▸ **Job**
Return the lines of the data below verbatim, beginning at the line that contains "In this visual, is" and continuing through the last line of the data. Leave the pictures out.

Spatial question data

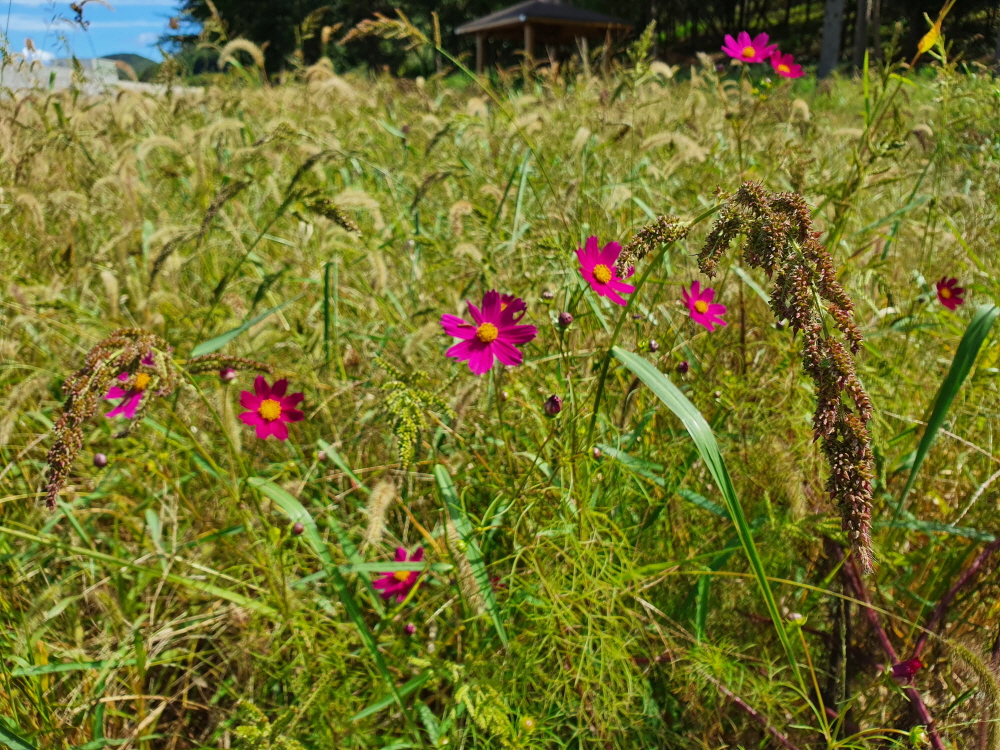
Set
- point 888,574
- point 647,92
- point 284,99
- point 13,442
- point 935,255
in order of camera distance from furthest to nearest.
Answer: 1. point 284,99
2. point 647,92
3. point 935,255
4. point 13,442
5. point 888,574

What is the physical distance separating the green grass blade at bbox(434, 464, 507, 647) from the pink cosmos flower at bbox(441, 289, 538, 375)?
216 millimetres

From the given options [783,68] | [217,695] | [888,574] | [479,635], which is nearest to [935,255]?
[783,68]

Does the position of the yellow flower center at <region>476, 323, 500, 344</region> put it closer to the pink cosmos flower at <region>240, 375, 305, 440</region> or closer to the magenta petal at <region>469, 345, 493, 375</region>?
the magenta petal at <region>469, 345, 493, 375</region>

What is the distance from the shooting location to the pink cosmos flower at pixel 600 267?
3.75ft

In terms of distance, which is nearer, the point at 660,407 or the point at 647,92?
the point at 660,407

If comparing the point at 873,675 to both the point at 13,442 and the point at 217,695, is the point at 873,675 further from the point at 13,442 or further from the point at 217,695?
the point at 13,442

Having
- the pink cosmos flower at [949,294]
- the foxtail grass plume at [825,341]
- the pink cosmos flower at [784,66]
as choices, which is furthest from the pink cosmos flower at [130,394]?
the pink cosmos flower at [784,66]

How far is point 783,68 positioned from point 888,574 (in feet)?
4.40

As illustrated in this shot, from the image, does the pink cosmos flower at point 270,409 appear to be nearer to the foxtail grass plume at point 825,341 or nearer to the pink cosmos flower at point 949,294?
the foxtail grass plume at point 825,341

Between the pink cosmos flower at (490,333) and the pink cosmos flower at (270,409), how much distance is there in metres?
0.41

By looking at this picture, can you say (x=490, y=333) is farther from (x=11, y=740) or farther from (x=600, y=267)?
(x=11, y=740)

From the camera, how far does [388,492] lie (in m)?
1.15

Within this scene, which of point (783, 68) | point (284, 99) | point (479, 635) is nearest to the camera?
point (479, 635)

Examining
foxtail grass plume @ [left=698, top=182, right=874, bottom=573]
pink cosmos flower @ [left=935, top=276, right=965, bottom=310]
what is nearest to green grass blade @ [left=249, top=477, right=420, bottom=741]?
foxtail grass plume @ [left=698, top=182, right=874, bottom=573]
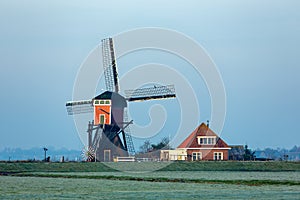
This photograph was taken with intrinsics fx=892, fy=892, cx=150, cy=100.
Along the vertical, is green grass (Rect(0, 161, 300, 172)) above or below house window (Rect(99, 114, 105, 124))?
below

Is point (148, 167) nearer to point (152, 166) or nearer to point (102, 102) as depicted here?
point (152, 166)

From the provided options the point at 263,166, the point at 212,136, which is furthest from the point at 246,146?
the point at 263,166

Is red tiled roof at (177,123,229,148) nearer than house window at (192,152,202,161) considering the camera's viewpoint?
No

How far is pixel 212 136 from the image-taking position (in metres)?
86.8

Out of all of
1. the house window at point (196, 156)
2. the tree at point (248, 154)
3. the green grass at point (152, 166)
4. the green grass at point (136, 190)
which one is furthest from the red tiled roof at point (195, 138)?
the green grass at point (136, 190)

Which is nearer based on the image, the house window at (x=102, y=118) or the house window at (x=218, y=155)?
the house window at (x=102, y=118)

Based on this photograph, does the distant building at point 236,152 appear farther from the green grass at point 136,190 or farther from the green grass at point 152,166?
the green grass at point 136,190

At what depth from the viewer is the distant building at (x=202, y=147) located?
283ft

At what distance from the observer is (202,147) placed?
283ft

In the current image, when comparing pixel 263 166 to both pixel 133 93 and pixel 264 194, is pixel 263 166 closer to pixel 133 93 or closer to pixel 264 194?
pixel 133 93

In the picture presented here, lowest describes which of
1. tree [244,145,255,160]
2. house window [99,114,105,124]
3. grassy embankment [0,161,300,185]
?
grassy embankment [0,161,300,185]

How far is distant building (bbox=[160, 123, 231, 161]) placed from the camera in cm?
8612

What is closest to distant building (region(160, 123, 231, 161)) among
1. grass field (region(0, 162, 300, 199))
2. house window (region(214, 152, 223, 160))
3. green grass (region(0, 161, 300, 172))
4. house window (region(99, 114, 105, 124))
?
house window (region(214, 152, 223, 160))

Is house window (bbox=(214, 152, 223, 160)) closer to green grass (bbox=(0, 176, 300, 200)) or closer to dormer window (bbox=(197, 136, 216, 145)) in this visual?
dormer window (bbox=(197, 136, 216, 145))
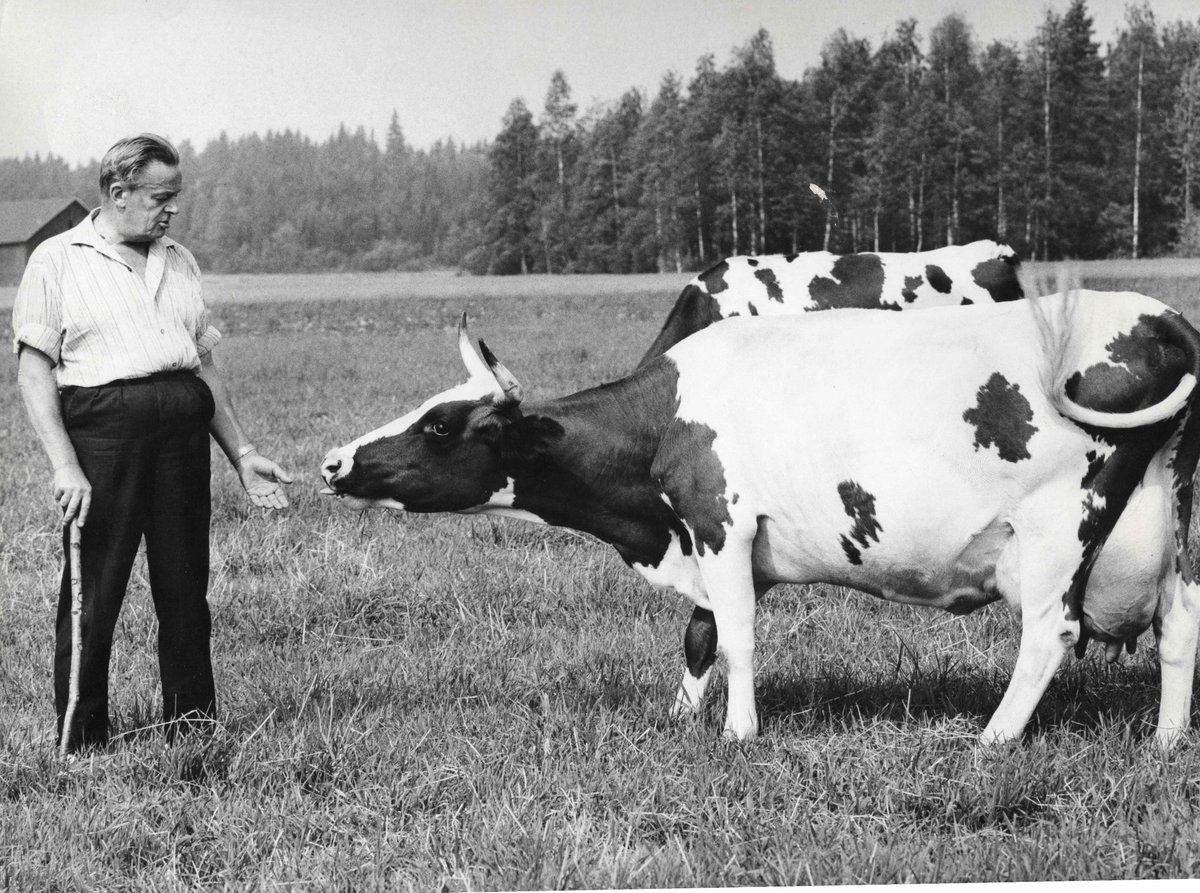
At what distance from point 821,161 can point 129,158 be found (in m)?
5.99

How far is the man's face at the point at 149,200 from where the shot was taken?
3.93 meters

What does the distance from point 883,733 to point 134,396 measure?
8.99 feet

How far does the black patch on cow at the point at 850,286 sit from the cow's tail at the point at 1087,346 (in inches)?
216

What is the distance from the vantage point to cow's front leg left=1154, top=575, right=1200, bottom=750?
4.18 metres

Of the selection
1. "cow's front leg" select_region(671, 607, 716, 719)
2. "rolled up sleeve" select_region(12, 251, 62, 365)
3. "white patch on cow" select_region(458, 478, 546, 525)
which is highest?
"rolled up sleeve" select_region(12, 251, 62, 365)

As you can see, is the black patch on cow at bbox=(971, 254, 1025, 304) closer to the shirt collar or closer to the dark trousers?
the dark trousers

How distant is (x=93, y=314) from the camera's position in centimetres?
390

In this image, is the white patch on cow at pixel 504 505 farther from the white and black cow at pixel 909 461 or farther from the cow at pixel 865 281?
the cow at pixel 865 281

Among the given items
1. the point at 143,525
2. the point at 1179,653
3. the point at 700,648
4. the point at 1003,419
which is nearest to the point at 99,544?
the point at 143,525

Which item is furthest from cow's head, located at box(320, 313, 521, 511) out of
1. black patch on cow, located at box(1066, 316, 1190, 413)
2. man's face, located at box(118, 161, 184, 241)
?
black patch on cow, located at box(1066, 316, 1190, 413)

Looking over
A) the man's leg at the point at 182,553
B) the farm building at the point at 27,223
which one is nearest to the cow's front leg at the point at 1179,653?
the man's leg at the point at 182,553

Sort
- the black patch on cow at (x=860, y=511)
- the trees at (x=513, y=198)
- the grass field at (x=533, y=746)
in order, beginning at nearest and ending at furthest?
the grass field at (x=533, y=746)
the black patch on cow at (x=860, y=511)
the trees at (x=513, y=198)

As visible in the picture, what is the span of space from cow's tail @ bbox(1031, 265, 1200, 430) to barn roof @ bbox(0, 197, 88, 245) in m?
6.19

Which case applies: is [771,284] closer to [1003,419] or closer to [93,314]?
[1003,419]
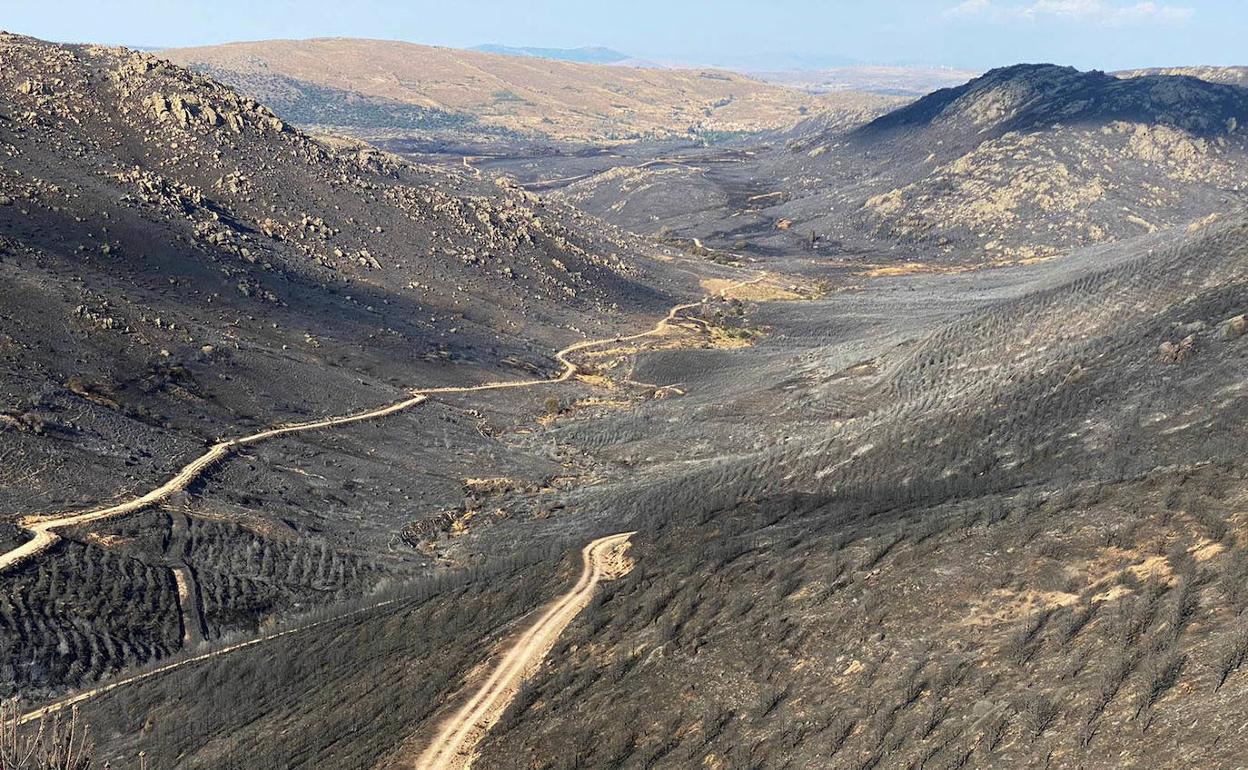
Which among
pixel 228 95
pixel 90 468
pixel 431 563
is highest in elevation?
pixel 228 95

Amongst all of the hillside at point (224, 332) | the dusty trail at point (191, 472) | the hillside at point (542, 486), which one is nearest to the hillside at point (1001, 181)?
the hillside at point (542, 486)

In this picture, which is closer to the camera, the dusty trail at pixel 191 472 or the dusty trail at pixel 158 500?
the dusty trail at pixel 158 500

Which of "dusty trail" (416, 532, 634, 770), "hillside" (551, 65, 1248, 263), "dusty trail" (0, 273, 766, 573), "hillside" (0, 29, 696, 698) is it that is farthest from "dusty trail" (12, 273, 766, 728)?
"hillside" (551, 65, 1248, 263)

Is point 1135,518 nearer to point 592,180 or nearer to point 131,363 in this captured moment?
point 131,363

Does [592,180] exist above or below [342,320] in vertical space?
above

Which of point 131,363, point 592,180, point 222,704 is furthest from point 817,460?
point 592,180

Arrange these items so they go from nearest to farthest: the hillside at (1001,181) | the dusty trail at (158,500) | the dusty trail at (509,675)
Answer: the dusty trail at (509,675) → the dusty trail at (158,500) → the hillside at (1001,181)

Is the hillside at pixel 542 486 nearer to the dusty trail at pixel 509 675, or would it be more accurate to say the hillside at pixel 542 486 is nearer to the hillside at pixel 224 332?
the dusty trail at pixel 509 675
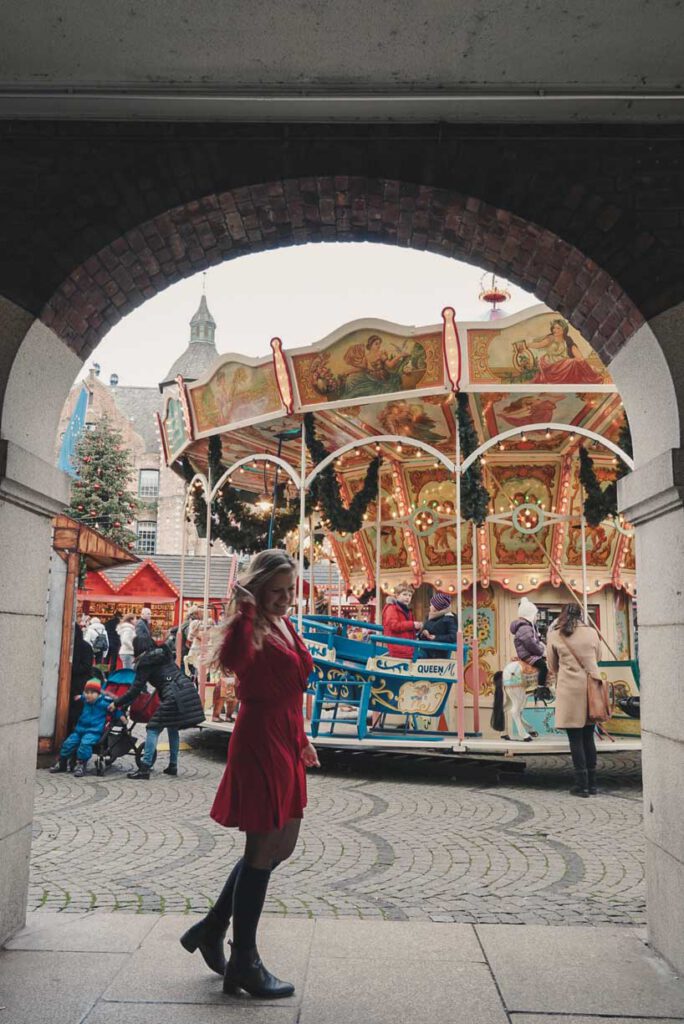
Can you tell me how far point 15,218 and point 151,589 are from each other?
21846 millimetres

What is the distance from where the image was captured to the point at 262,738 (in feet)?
9.84

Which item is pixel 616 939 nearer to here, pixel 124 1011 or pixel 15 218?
pixel 124 1011

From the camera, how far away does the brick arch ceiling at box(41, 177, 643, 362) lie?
12.5 feet

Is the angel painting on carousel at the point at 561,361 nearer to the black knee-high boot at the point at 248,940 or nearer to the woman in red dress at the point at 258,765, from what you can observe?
the woman in red dress at the point at 258,765

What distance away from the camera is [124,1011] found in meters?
2.86

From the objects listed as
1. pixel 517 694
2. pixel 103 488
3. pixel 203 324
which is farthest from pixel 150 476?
pixel 517 694

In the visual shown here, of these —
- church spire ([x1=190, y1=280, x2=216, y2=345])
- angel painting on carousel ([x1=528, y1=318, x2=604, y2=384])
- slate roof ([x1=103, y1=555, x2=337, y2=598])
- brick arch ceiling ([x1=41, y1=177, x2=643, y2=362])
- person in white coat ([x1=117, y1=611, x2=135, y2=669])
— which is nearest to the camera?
brick arch ceiling ([x1=41, y1=177, x2=643, y2=362])

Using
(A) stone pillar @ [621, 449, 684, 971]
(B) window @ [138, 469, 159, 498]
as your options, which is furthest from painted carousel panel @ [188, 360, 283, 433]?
(B) window @ [138, 469, 159, 498]

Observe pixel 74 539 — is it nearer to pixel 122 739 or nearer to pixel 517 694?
pixel 122 739

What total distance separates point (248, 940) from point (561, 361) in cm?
727

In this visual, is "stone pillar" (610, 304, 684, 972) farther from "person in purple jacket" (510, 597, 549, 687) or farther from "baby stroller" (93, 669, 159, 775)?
"baby stroller" (93, 669, 159, 775)

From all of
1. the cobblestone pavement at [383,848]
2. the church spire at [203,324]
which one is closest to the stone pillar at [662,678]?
the cobblestone pavement at [383,848]

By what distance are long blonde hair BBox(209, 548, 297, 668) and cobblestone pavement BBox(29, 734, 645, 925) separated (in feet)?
6.67

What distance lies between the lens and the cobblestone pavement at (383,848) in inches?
175
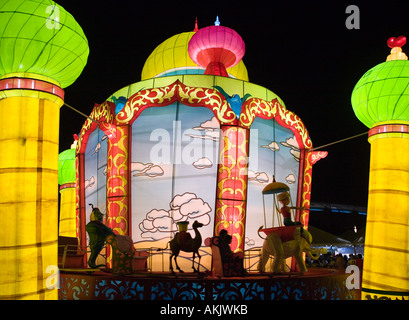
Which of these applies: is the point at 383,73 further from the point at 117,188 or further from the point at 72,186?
the point at 72,186

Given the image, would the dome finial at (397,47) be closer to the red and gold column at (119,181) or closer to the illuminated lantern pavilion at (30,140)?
the red and gold column at (119,181)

▸ **Exercise result**
In this visual, is "stone pillar" (610, 304, 684, 972) farther from "person in purple jacket" (510, 597, 549, 687) or farther from "baby stroller" (93, 669, 159, 775)?
"baby stroller" (93, 669, 159, 775)

From all of
1. the cobblestone pavement at [383,848]
2. the church spire at [203,324]
which one is closest to the stone pillar at [662,678]?
the cobblestone pavement at [383,848]

By what distance are long blonde hair BBox(209, 548, 297, 668) and cobblestone pavement BBox(29, 734, 645, 925) separated (in feet)?
6.67

What distance lies between the lens and the cobblestone pavement at (383,848) in inches?
175
Which of these applies: is the point at 383,73 further from the point at 117,188 or further from the point at 72,186?
the point at 72,186

Given the image, would the dome finial at (397,47) be closer to the red and gold column at (119,181) or closer to the illuminated lantern pavilion at (30,140)?
the red and gold column at (119,181)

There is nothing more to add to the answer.